Monday, December 31, 2012

DHS Needs a Dose of Common Sense

by Mary Callahan -author of "Memoirs of a Babystealer"

Three years ago, I had a foster child who was not allowed any contact with his mother. He was diagnosed with Attachment Disorder and Dissociative Personality Disorder. The team decided that he would never attach in his present circumstance until he detached with his past.

I bought into it. I even enforced it. When he asked about his mother, I answered, "Your mother is not a part of your life any more."

Then I had one of those moments of clarity you hear about. It came courtesy of terrorists flying planes into buildings, but suddenly all I could see was that we could all die tomorrow in a terrorist attack and I had a child in my home who hadn't heard his mother say "I love you" in a year. I knew that was wrong. His DHS worker knew it too and gave us his mother's phone number.

My foster son has since developed a very close relationship with his mother. He just spent Christmas with her. That relationship has done more to solve his behavior problems then all the years of counseling or any other tact we took to try to correct it.

What happened to me in that moment of clarity was that I replaced the junk science I was relying on with common sense.

Junk Science

Earlier this month when I participated in the 5 day Walk for DHS Accountability, I heard many a story in which common sense was replaced by junk science. Then that junk science used to justify actions that are not just wrong. They are cruel. Any unnecessary separation of parent and child is cruel

Common sense would tell us that children behave better where they are happier and are destructive in a home where they don't want to be. But DHS says when children are destructive in their foster home but well behaved with their birth family, it indicates that they are only comfortable being themselves in the foster home. This bizarre logic is frequently used to stop family visits and even cease reunification efforts.

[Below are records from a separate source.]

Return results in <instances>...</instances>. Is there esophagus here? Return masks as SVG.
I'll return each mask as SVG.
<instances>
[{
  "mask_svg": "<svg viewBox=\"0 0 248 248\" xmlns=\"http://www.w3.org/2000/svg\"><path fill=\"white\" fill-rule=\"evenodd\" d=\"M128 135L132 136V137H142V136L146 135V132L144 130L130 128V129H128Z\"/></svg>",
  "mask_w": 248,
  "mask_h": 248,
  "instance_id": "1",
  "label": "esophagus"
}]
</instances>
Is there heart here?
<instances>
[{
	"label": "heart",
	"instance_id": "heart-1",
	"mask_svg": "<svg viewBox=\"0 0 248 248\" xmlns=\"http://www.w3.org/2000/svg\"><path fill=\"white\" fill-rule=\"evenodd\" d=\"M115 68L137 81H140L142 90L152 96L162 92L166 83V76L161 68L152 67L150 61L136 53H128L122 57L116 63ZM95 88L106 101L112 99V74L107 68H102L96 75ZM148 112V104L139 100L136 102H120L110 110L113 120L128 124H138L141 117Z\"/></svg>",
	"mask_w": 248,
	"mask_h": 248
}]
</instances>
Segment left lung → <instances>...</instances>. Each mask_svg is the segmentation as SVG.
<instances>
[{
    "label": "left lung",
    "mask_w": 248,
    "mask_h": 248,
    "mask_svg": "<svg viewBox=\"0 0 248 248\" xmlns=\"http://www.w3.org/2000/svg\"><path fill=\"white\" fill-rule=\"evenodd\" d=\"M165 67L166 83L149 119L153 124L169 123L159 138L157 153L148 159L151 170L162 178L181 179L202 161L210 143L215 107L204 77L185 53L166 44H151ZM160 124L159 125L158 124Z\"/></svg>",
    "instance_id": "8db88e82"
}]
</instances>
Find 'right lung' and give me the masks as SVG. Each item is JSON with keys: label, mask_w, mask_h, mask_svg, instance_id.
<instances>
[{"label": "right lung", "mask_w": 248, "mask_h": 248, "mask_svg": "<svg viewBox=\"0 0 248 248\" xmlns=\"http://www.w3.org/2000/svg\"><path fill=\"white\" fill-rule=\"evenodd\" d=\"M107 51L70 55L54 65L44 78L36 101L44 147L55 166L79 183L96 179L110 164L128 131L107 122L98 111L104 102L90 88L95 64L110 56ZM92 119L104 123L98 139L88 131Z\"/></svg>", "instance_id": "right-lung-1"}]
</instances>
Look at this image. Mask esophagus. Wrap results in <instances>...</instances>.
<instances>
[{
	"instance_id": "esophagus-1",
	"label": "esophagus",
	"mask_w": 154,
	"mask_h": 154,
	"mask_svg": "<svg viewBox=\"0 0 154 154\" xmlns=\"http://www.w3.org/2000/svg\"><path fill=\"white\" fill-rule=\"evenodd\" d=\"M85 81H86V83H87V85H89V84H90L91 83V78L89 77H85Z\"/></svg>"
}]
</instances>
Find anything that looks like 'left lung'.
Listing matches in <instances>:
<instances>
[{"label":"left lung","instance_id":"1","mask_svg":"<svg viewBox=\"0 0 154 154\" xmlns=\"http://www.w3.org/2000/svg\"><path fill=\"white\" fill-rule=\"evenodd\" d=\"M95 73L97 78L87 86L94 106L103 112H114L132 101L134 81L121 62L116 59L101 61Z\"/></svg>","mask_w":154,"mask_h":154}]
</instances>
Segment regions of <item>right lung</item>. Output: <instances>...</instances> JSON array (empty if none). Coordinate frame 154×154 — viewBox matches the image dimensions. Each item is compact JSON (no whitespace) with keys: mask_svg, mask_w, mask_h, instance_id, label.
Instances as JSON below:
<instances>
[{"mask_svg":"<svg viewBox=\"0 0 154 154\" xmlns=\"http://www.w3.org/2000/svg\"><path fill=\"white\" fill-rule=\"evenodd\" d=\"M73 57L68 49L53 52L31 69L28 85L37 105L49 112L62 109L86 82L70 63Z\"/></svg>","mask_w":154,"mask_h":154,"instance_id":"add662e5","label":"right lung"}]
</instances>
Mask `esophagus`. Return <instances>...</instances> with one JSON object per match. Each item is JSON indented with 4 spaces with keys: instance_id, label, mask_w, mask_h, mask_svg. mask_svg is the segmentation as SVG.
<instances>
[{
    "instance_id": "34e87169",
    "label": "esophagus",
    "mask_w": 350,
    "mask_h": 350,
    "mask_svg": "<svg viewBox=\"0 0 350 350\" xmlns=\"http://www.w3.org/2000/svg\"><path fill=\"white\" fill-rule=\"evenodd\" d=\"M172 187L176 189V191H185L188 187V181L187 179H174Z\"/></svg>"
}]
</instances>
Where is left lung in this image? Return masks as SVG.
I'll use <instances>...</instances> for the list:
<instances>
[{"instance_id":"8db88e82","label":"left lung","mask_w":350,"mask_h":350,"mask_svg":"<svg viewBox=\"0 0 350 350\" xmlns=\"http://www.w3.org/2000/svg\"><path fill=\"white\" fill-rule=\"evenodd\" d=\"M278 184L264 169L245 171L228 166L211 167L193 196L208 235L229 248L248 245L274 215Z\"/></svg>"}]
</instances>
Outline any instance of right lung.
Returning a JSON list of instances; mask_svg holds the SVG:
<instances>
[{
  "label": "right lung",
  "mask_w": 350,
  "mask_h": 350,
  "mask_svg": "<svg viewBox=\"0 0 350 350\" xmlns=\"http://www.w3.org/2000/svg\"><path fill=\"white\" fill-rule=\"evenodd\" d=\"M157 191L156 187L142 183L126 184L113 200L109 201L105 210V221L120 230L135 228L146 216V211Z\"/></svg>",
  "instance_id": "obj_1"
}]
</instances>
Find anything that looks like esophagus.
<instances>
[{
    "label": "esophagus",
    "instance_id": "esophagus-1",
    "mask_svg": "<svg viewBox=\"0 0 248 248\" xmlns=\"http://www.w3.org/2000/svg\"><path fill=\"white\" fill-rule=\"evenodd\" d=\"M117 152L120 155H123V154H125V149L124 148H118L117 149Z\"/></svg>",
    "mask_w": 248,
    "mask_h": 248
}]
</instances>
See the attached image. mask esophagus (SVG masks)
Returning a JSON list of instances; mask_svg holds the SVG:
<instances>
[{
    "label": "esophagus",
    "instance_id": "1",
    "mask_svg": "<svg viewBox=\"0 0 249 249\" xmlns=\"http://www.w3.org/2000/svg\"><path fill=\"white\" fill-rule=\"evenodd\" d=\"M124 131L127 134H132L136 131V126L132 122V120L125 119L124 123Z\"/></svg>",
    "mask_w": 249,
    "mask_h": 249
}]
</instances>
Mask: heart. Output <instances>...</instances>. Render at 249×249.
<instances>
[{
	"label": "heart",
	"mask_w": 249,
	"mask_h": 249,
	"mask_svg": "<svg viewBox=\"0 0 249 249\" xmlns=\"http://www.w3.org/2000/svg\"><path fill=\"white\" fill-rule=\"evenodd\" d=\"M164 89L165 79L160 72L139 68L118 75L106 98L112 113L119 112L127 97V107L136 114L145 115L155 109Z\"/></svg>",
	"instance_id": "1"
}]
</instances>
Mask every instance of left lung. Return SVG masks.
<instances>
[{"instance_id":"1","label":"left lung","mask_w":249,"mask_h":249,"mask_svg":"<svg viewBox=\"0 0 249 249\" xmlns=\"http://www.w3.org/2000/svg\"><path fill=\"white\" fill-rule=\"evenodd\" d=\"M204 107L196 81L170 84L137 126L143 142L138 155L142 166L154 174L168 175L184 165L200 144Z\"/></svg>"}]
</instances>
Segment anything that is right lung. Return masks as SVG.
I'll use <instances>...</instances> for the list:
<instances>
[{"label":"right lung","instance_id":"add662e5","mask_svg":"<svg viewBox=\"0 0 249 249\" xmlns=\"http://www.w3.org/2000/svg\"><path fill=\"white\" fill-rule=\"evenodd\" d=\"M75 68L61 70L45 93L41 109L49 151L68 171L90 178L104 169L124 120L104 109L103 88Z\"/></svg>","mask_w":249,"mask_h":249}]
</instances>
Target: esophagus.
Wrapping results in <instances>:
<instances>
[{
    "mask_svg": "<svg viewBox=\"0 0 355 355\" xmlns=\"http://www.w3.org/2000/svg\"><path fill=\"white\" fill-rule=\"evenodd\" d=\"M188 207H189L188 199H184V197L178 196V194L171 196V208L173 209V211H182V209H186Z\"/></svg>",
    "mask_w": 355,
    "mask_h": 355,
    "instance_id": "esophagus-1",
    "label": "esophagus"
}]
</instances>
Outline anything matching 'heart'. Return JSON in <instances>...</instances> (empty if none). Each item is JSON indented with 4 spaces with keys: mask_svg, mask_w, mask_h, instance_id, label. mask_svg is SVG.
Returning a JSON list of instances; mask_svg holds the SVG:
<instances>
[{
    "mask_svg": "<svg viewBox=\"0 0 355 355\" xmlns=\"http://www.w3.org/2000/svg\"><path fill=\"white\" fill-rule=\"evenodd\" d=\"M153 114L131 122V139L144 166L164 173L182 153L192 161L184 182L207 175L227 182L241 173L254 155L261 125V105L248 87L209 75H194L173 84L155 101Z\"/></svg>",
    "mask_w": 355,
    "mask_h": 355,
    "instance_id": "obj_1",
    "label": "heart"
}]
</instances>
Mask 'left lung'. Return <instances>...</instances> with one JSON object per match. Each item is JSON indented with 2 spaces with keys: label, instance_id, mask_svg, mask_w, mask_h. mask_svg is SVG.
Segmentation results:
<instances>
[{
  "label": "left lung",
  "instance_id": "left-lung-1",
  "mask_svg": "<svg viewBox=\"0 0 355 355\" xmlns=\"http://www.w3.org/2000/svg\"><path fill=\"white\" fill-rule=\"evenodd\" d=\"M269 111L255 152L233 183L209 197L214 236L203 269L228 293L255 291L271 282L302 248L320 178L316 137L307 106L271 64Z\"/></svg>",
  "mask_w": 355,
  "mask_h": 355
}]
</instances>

And the junk scientists tell us that a baby who rocks for hours in the crib at his foster home is telling us he has been sexually abused in his birth home, that the rocking is masturbation. Common sense, even my nurses training, tells me that miserable children rock to sooth themselves and a child who has just lost everyone he knows and loves would be miserable.

Psychological Disorders

Sally Schofield said Logan Marr was the most "parentified" child she had ever seen because she was so protective of her sister Bailey. That psychological term shines the light of blame back on the mom, Christie Marr, implying that Logan started playing the parent role because Christie wasn't doing it. DHS bought that logic and was using it to justify terminating Christie's parental rights. Now that we know the truth, that those girls were in an abusive foster home, doesn't it seem like normal behavior on Logan's part to have been protective of her sister? Did DHS miss some signs that could have averted Logan's tragic death because they preferred the junk science explanation? (Her foster mother who was also a DHS child protective worker, killed her. She was 5 at the time.)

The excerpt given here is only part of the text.